In terms of epitope coverage, the major loss is prediction on Gamma (4%) and Omicron (2%) variants while Alpha and Beta loss is less than 1.5%. Differently, Delta gains 0.5% in epitope coverage in respect to WT due to the prediction of a large epitope. The differences in variant epitope landscape can be attributed to partial losses in antibody recognition. However, using Brewpitopes, a core of epitope regions conserved across variants could be identified (Table 5).
Discussion
In vivo antibody recognition is constrained by molecular features not frequently integrated in state-of-the-art B-cell epitope predictors. These include extracellular location of the epitope, absence of glycosylation coverage, and surface accessibility on the parental protein (Table 1). In Brewpitopes, we have implemented these features as filters to refine bioinformatic B-cell epitope predictions. Thus, Brewpitopes optimizes in vivo antibody recognition properties of predicted epitopes. The proteome-wide SARS-CoV-2 analysis demonstrates the obtainment of a refined set of epitopes with neutralizing potential in S protein and its conservation in VOCs (Alpha, Beta, Delta, Gamma, and Omicron). Additionally, we identified four proteins with candidate epitope regions for neutralization studies. As exemplified in this study, Brewpitopes is a ready-to-use tool to enhance the accuracy and response rates of bioinformatic B-cell epitope predictions for future public health emergencies such as the appearance of vaccine-resistant SARS-CoV-2 variants and other pathogenic threads.
Profiling of the B-cell epitope landscape in SARS-CoV-2 has been a research-intensive topic since the start of the COVID-19 pandemic for its implications in vaccine and therapeutic antibody development (Table 1) (14–22, 52, 53). However, none of the proposed strategies jointly integrates the prediction of subcellular location, glycosylation status, or 3D accessibility of the epitope as factors influencing antibody recognition. For this reason, Brewpitopes is a first-in-class pipeline thanks to a streamlined implementation of in silico predictors of biophysical constraints. Furthermore, the available methods can only predict linear or conformational epitopes separately, whereas with Brewpitopes, we propose an integration of both types of predictions into linear epitope regions using the Epiconsensus tool.

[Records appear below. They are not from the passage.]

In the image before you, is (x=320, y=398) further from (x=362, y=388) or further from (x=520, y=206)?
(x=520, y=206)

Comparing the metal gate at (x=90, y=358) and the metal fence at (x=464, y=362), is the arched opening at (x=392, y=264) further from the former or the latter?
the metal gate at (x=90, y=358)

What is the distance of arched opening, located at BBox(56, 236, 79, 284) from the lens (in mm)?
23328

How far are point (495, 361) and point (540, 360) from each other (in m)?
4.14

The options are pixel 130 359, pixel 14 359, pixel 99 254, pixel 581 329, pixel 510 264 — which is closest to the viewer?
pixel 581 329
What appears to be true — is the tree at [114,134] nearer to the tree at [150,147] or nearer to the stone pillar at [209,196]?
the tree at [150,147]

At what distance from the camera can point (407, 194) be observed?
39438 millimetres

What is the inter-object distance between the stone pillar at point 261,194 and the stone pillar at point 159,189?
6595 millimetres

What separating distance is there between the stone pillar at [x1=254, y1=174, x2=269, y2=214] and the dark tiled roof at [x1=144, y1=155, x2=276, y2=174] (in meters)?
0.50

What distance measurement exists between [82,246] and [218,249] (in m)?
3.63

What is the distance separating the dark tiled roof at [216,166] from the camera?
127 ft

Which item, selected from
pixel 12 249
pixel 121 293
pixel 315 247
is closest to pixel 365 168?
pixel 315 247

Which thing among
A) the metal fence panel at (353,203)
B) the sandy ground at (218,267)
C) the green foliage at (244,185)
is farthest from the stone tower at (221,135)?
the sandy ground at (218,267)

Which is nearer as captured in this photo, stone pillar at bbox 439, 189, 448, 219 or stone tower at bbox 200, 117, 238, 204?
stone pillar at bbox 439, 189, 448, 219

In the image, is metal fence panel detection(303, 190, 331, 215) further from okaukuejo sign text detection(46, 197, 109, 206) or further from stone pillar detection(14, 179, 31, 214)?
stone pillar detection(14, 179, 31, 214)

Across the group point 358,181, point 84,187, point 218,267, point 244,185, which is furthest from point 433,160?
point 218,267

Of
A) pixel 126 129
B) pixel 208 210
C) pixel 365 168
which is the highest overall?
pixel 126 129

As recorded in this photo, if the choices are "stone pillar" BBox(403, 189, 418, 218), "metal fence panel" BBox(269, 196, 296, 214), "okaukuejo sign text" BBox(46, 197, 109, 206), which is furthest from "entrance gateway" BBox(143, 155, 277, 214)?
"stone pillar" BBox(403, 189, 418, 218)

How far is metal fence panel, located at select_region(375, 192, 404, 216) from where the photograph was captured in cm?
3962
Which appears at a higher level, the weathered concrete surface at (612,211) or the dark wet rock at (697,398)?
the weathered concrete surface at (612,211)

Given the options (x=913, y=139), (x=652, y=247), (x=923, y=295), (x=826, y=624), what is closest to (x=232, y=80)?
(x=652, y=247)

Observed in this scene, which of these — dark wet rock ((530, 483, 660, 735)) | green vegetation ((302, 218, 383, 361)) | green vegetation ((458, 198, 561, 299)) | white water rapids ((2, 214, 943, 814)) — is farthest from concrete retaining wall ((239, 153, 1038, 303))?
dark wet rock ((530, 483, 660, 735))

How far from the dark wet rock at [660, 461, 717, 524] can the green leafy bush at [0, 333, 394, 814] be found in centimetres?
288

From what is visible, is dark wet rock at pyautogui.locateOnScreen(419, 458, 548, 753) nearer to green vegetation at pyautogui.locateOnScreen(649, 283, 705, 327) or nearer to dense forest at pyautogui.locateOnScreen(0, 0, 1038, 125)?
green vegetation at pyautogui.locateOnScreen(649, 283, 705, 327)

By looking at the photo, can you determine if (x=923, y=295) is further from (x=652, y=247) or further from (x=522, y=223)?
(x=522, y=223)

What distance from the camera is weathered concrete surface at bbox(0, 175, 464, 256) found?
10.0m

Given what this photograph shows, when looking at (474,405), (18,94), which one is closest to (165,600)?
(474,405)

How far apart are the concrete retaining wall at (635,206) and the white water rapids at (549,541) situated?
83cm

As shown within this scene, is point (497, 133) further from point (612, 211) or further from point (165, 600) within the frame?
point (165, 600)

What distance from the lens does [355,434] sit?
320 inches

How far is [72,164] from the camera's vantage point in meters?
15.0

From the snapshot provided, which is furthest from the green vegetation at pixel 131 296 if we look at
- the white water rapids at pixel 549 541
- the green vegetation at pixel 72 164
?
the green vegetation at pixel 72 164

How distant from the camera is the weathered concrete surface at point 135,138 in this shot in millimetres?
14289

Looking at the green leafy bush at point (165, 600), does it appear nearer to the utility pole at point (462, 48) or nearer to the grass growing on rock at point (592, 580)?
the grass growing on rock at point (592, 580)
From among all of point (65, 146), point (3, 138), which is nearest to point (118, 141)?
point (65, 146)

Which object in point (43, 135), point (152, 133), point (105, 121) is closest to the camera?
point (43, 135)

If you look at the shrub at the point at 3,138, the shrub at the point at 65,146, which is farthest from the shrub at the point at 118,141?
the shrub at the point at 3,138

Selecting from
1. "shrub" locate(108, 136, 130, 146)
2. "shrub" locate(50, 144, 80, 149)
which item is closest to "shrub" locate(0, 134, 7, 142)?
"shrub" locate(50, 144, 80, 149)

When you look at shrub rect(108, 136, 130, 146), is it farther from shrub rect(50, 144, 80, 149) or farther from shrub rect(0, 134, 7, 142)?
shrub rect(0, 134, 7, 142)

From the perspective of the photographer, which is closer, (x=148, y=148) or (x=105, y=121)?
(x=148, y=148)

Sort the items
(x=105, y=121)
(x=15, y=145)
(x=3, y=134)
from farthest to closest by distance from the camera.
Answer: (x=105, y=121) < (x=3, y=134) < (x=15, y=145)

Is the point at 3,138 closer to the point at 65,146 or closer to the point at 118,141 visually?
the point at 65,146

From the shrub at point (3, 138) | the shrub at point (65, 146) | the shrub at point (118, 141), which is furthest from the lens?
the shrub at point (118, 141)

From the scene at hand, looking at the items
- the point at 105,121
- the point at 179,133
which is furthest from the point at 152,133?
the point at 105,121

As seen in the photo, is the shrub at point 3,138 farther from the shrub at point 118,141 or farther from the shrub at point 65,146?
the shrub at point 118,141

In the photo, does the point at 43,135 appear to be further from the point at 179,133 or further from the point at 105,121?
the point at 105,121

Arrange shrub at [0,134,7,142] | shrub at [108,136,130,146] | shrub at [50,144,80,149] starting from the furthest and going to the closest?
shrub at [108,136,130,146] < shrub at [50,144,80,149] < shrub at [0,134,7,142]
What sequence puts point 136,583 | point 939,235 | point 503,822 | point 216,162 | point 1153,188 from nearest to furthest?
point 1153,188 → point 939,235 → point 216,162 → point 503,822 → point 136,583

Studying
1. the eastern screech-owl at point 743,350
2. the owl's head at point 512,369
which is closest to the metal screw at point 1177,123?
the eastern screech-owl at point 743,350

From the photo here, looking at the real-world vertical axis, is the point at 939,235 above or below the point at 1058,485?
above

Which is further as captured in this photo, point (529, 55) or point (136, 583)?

The filters implemented in Brewpitopes are based on computational predictions, such as CCTOP for subcellular location of protein regions or Net-N-glyc and Net-O-glyc for glycosylations. The usage of bioinformatic tools expands the applicability of Brewpitopes enabling ab initio predictions on the proteome of understudied organisms or new pathogens. These tools preclude the requirement of previous protein topology, glycosylation, and accessibility of experimental determinations. Thus, Brewpitopes can be implemented rapidly and without large resource requirements. However, relying on bioinformatic predictions inevitably implies at least a minimal degree of false positives and false negatives among the curated and discarded candidates.
In the case of glycosylation predictions, the dynamics of this type of PTM or its effects on neighboring epitopes cannot be assessed in silico using a sequence-based approach as Brewpitopes. In terms of structural accessibility, many candidates predicted by individual tools used in this study contained buried residues. This can limit the recognition of the candidates as compared to fully accessible epitopes (47). To minimize this effect, in Brewpitopes, we discard all epitopes containing a single buried residue (RSA <0.2). This criterion is the most stringent filter of the pipeline. In the case of S protein, it downsized the number of candidates from 137 to 14 (Figure 3; Table 2). As expected, after the implementation of this stringent filter, a proportion of epitopes discarded may still have antigenic activity. Still, since the objective of the pipeline is to obtain the greatest immunogenicity enrichment in the refined candidates; we consider that this filter strongly serves this purpose. Complementarily, accessibility predictions depend on optimal structural resolution, which is difficult to obtain for highly flexible protein regions. To circumvent this, we labeled these regions as unmodeled, but due to their high flexibility, these were included as exposed regions and epitopes predicted within these passed the accessibility filter.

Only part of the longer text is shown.